*** TEXT

Der Zug wird mit 2 Stunden Verspaetung eingeschoben, doch um 10.00Uhr gehts los. Eine unglaubliche Anzahl beiger Wagen mit rostroten Streifen rollt an mir vorbei. Von aussen sieht der Zug heruntergekommen aus, innen ist er erstaunlich komfortabel. Noch nie hab ich einen so langen Personenzug gesehen, es sind mindestens 25 lange Wagen! Er rollt los. Die Fahrt ist sehr komfortabel, die Landschaft flach, wenig ergreifend, aber doch eindruecklich. Ab und zu halten wir in einem Bahnhof, mitten im Gruenen, weit und breit keine Stadt, aber jedesmal steigen hunderte von Leuten zu. Kurz vor Sta. Ines ist die Lok kaputt und mit 3h und 40 Minuten Verspaetung erreiche ich Sta. Ines. Auch hier steigen Menschenmassen in den Zug und alle finden irgendwie einen Platz.
Zurueck in Sao Luis versuche ich eine Begenung mit meiner "Freundin" zu vermeiden, laufe ihr aber prompt ueber den Weg. Die 50 Real haben ihre Wirkung nicht verfehlt, denn damit hab ich wohl endgueltig ihr Herz erobert. Ich bin so abweisend wie moeglich, aber sie stoert das nicht in geringsten. Ich sage, ich geh schnell ins Hotel, verstecke mich aber in einem Restaurant. Es ist Samstagabend, aber im Zentrum ist nicht viel los. Doch kaum hatte ich bestellt, hat mich mein Albtraum auch schon gefunden. Die Kellnerin schenkt meiner "Freundin" einen bitterboesen Blick . Was soll das bedeuten? Vielleicht eifersucht, bilde ich mir ein und nehme wortlos mein Essen zu mir. Ich gehe ins Hotel um mich hinzulegen, nicht ohne meiner Freundin zu versprechen, in einer Stunde wieder aufzukreuzen. (Hab ich natuerlich nicht vor)

******
*** VORLIEGENDE ANGABEN

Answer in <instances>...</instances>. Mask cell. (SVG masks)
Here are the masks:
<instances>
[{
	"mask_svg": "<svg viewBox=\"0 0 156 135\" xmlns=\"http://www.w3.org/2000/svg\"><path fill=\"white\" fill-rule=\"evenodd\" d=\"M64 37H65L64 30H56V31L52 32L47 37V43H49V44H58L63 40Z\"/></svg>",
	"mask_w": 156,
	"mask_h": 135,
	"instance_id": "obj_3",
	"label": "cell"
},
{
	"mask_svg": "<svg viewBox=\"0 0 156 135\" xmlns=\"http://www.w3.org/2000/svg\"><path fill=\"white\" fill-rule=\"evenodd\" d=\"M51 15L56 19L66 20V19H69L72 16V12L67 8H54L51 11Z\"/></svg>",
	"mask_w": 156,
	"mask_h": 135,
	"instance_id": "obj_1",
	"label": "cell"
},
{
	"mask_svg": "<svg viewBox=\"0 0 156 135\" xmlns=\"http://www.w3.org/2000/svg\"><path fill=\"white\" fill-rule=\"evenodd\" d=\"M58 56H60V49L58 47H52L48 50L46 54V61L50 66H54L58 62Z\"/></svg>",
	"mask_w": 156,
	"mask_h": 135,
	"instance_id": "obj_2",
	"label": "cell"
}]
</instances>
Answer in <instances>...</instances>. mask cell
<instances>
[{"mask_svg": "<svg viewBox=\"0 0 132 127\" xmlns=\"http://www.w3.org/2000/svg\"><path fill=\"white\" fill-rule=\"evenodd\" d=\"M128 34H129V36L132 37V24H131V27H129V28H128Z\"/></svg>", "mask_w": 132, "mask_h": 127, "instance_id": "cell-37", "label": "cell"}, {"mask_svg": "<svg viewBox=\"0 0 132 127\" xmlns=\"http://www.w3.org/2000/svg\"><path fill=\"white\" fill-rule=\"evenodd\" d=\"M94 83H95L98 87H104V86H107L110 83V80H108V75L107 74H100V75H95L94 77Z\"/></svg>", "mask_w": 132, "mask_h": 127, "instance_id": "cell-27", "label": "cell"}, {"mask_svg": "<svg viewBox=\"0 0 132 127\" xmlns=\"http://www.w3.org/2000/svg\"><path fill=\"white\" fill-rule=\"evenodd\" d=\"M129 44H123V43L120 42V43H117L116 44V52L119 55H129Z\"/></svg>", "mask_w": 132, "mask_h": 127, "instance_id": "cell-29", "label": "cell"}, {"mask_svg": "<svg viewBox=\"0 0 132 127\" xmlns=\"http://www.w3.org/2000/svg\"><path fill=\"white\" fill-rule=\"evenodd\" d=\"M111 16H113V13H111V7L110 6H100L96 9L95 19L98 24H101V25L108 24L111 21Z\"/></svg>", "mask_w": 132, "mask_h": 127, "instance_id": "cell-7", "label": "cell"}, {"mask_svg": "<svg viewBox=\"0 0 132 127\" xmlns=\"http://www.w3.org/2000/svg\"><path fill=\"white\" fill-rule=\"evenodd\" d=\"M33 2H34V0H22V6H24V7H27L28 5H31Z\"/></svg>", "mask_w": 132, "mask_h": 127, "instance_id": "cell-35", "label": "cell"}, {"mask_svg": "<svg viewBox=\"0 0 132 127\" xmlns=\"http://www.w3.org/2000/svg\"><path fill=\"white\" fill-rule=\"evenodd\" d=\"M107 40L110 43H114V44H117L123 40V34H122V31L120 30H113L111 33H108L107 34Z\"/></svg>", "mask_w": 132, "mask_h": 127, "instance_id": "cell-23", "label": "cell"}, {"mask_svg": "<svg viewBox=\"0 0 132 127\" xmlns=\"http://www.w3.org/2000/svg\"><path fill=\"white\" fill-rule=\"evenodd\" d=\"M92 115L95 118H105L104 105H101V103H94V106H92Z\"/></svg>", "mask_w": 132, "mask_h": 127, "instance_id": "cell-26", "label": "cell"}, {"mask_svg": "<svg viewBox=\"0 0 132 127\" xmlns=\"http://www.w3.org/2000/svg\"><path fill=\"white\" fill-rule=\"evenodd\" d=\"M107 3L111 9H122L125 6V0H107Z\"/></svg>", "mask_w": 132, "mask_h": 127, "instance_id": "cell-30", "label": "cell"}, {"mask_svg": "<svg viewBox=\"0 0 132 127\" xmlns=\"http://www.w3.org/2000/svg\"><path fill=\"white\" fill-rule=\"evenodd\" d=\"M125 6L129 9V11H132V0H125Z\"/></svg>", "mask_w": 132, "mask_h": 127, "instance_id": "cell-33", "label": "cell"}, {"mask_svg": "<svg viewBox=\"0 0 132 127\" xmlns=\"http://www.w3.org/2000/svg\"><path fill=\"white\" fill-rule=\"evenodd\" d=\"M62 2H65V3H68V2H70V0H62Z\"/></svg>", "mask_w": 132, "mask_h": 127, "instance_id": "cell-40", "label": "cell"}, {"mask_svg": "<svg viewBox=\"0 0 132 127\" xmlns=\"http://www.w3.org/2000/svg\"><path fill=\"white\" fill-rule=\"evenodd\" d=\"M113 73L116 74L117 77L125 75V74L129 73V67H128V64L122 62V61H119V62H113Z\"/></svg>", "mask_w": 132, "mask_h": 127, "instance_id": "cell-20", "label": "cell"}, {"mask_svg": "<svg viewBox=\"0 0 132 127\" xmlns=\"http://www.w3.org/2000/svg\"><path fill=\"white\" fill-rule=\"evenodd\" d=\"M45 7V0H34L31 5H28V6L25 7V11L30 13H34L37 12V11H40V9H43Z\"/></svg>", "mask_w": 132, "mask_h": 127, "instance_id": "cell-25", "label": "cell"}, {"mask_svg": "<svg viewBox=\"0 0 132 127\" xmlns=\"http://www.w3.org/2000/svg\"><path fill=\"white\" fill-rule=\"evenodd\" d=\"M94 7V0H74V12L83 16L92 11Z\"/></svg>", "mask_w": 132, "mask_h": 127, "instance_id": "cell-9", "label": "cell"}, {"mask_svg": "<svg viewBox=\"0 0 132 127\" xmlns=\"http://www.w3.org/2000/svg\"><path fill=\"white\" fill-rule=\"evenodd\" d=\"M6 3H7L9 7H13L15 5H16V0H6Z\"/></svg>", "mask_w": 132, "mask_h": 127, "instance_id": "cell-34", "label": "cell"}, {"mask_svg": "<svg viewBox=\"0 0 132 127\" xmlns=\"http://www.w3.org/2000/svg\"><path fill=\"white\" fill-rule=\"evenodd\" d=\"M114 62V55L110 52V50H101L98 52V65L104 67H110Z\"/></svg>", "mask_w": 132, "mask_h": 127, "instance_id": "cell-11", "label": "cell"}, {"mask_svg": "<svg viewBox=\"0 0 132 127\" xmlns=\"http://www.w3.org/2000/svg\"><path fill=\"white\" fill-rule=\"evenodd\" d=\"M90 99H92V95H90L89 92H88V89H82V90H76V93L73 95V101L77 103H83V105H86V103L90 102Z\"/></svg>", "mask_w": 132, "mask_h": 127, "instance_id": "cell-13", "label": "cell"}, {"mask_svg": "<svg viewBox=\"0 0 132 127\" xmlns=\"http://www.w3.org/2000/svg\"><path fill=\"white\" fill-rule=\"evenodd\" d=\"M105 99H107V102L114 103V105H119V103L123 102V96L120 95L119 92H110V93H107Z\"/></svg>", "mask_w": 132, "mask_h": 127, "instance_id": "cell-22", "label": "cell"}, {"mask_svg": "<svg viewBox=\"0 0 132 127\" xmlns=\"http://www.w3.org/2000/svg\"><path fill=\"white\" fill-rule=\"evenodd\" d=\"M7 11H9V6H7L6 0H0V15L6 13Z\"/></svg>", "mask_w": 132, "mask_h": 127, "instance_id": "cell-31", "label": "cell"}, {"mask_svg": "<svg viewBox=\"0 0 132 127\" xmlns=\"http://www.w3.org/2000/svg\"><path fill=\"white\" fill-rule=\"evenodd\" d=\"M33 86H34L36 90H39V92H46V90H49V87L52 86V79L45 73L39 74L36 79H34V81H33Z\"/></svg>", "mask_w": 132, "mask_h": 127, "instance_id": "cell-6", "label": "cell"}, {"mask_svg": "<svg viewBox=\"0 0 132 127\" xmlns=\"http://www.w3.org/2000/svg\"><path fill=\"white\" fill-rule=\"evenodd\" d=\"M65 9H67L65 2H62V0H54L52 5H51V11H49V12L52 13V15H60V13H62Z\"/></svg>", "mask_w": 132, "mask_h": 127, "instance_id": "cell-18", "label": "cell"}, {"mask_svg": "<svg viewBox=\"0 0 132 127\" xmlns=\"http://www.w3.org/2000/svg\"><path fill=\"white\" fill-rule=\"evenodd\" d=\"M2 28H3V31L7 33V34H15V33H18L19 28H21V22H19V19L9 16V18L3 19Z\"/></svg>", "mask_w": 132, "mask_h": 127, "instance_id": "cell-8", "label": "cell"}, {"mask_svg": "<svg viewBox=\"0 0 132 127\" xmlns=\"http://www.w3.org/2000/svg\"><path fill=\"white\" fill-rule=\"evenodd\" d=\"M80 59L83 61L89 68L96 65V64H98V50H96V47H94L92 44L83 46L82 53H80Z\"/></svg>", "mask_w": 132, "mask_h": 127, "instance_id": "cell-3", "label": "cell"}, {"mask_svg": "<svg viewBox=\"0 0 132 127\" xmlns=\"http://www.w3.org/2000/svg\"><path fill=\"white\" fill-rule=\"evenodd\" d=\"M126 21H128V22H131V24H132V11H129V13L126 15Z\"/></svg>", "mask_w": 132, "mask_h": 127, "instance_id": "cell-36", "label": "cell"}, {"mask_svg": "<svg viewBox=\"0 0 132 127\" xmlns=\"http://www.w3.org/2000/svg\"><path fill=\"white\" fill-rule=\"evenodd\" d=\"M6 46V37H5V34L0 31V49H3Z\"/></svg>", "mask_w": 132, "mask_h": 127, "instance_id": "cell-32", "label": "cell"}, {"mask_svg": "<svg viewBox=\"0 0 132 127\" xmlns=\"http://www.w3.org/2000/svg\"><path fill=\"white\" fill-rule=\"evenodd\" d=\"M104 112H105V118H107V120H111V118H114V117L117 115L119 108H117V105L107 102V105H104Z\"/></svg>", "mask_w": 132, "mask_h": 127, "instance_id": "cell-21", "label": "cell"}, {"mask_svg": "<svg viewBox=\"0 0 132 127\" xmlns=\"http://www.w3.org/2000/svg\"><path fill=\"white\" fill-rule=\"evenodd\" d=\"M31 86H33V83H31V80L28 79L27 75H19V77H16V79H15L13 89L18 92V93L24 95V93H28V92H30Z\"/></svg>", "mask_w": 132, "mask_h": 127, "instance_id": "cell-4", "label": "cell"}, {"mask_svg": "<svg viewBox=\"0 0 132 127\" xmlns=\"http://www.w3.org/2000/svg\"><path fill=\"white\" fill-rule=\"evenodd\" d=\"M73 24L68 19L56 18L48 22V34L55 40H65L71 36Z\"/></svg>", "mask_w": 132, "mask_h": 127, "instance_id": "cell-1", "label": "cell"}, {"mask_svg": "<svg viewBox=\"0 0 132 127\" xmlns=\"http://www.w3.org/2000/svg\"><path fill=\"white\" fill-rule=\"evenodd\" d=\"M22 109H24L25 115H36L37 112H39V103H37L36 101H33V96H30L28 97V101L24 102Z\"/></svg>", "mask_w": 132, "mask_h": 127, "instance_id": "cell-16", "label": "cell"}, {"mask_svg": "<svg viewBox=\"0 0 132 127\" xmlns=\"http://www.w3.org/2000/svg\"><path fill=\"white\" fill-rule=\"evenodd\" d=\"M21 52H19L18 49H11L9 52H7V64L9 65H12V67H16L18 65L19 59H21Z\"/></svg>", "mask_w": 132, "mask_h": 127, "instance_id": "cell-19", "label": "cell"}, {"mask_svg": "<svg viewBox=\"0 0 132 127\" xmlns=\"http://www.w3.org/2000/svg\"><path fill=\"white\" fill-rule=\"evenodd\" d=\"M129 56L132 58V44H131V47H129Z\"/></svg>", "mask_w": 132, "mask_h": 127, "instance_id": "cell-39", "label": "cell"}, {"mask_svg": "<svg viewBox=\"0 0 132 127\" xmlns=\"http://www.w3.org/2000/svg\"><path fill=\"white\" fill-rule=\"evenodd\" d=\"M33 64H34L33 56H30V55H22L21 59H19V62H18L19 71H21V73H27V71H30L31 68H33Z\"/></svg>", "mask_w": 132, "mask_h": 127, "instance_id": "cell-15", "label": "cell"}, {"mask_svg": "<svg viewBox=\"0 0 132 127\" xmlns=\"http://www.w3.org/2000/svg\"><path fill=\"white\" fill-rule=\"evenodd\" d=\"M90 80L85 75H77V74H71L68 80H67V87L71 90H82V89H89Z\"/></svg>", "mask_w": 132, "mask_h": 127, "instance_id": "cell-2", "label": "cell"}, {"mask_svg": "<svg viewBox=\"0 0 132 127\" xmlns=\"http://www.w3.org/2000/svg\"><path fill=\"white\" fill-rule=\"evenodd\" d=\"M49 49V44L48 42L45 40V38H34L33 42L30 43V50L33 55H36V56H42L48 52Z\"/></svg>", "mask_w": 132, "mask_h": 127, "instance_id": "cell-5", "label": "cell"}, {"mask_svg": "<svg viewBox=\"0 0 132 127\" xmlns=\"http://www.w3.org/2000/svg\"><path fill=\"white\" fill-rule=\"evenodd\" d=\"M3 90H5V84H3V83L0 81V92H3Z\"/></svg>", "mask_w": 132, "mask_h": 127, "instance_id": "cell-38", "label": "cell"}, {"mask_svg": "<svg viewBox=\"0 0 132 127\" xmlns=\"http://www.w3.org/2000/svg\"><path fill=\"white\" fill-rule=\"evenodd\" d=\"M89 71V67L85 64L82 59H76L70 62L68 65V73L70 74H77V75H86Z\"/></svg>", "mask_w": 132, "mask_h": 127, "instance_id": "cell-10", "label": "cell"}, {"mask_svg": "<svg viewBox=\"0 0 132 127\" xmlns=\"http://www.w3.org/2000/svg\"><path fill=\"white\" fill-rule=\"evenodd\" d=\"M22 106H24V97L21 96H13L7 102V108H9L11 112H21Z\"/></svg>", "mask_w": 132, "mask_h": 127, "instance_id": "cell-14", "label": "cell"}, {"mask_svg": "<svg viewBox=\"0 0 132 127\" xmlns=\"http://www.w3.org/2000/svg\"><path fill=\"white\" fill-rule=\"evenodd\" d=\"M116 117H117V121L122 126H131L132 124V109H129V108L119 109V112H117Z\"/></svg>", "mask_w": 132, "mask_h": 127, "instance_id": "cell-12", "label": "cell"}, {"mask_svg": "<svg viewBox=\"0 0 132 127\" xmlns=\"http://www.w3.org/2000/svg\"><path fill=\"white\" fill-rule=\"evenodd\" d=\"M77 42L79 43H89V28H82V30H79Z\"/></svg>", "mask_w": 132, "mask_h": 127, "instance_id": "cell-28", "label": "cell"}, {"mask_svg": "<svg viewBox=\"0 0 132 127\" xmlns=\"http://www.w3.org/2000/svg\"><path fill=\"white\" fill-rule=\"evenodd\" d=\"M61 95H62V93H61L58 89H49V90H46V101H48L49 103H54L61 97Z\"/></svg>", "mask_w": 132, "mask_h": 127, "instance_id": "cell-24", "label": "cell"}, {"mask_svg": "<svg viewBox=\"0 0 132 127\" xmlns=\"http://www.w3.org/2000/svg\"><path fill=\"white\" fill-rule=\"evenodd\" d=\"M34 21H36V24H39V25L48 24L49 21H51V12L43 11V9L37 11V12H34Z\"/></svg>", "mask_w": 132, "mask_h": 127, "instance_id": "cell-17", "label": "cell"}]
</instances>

******

AUFGABEN>
**a)** Schreiben Sie den Teil des Textes zwischen „Der Zug wird“ und „irgendwie einen Platz.“ einschließlich beider Stellen wortgetreu ab.
**b)** Beantworten Sie anhand des Textes:
(i) Um wie viel Uhr fährt der Zug los?
(ii) Wie viele Wagen hat der Zug mindestens?
(iii) An welchem Abend der Woche spielt die Szene im Restaurant?
Die Einträge spielen hierfür keine Rolle.

ANTWORTEN JE AUFGABE>
**a)**
Der Zug wird mit 2 Stunden Verspaetung eingeschoben, doch um 10.00Uhr gehts los. Eine unglaubliche Anzahl beiger Wagen mit rostroten Streifen rollt an mir vorbei. Von aussen sieht der Zug heruntergekommen aus, innen ist er erstaunlich komfortabel. Noch nie hab ich einen so langen Personenzug gesehen, es sind mindestens 25 lange Wagen! Er rollt los. Die Fahrt ist sehr komfortabel, die Landschaft flach, wenig ergreifend, aber doch eindruecklich. Ab und zu halten wir in einem Bahnhof, mitten im Gruenen, weit und breit keine Stadt, aber jedesmal steigen hunderte von Leuten zu. Kurz vor Sta. Ines ist die Lok kaputt und mit 3h und 40 Minuten Verspaetung erreiche ich Sta. Ines. Auch hier steigen Menschenmassen in den Zug und alle finden irgendwie einen Platz.

**b)**
(i) Um 10.00 Uhr.
(ii) Mindestens 25 Wagen.
(iii) Am Samstagabend.